Significantly more patients taking the glucagon-like peptide-1 receptor agonist had resolution of their nonalcoholic steatohepatitis (NASH) than those taking placebo, but rates of liver fibrosis improvement were similar between groups, an industry-funded trial found.


Semaglutide, a glucagon-like peptide-1 (GLP-1) receptor agonist, was associated with resolution of nonalcoholic steatohepatitis (NASH) but no significant improvement in liver fibrosis, according to a recent industry-funded phase 2 trial.

The 72-week trial included 320 patients with biopsy-confirmed NASH and liver fibrosis of stage F1, F2, or F3. Participants were randomized to placebo or once-daily subcutaneous semaglutide at three different doses. The primary end point was resolution of NASH with no worsening of fibrosis, and a confirmatory secondary end point (for which only patients with F2 or F3 fibrosis at baseline were analyzed) was an improvement of at least one fibrosis stage with no worsening of NASH. The trial was sponsored by Novo Nordisk, and results were published by the New England Journal of Medicine on Nov. 13.
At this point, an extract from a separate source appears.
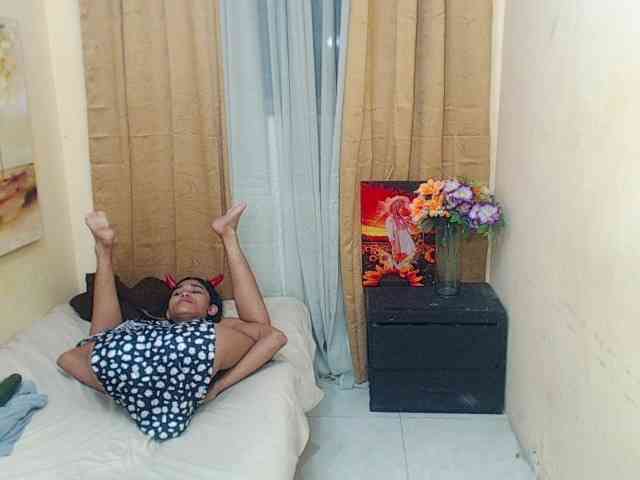 sex cam chat Zarinabetifull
The primary end point occurred in 40% of the 80 patients on 0.1 mg of semaglutide, 36% of the 78 patients on 0.2 mg, and 59% of the 82 patients on 0.4 mg, compared to 17% of the 80 patients on placebo (P<0.001 for 0.4 mg vs. placebo). The secondary end point of fibrosis improvement was not significantly improved with the drug (43% in the 0.4-mg group vs. 33% on placebo; P=0.48). The mean percentage of weight loss was 13% in the 0.4-mg semaglutide group and 1% in the placebo group. Nausea, constipation, and vomiting were more common with 0.4 mg of semaglutide than with placebo (nausea, 42% vs. 11%; constipation, 22% vs. 12%; vomiting, 15% vs. 2%). Neoplasms (benign, malignant, or unspecified) were reported in 15% of patients on semaglutide versus 8% of those on placebo; they were malignant in three patients on the drug and in no patients on placebo.

“The fact that the percentage of patients who had an improvement in fibrosis stage was not significantly higher with semaglutide than with placebo—despite a greater benefit with respect to NASH resolution and dose-dependent weight loss—was unexpected, given that previous studies have suggested that resolution of NASH and improvements in activity scores for the components of nonalcoholic fatty liver disease are associated with regression of fibrosis,” the authors said.

They noted that the trial might not have been long enough or sufficiently powered for differences in fibrosis to become apparent. The mechanisms of action of GLP-1 receptor agonists on NASH outcomes are also not yet clearly understood, the authors said. They observed that the safety profile of semaglutide in this study was similar to that seen when the drug is used for type 2 diabetes, its current FDA-approved indication.